* start Provided entries *

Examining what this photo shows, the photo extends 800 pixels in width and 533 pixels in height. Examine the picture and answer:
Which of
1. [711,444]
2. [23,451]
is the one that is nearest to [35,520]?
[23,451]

* end Provided entries *
* start Provided entries *

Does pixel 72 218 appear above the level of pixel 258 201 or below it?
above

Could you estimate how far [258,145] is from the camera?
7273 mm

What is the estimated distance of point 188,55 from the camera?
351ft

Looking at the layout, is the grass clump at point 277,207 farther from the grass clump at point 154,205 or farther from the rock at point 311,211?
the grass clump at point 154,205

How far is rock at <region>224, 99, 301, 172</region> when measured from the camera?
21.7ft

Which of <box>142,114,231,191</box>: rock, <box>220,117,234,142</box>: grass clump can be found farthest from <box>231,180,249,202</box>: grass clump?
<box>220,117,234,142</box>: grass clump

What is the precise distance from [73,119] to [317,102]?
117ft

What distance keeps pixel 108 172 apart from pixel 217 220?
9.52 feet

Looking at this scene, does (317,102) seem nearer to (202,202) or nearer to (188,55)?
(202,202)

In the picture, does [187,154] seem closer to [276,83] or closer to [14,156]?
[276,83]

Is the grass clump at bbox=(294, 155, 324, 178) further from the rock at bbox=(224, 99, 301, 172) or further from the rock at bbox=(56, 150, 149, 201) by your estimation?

* end Provided entries *

Recast the rows above as a numbered list with blank lines dropped, covering everything from the line containing "What is the precise" down to the line containing "Is the grass clump at bbox=(294, 155, 324, 178)".

1. What is the precise distance from [73,119] to [317,102]?
2. 117ft
3. What distance keeps pixel 108 172 apart from pixel 217 220?
4. 9.52 feet
5. Looking at this scene, does (317,102) seem nearer to (202,202) or nearer to (188,55)?
6. (202,202)
7. In the picture, does [187,154] seem closer to [276,83] or closer to [14,156]?
8. [276,83]
9. Is the grass clump at bbox=(294, 155, 324, 178) further from the rock at bbox=(224, 99, 301, 172) or further from the rock at bbox=(56, 150, 149, 201) by your estimation?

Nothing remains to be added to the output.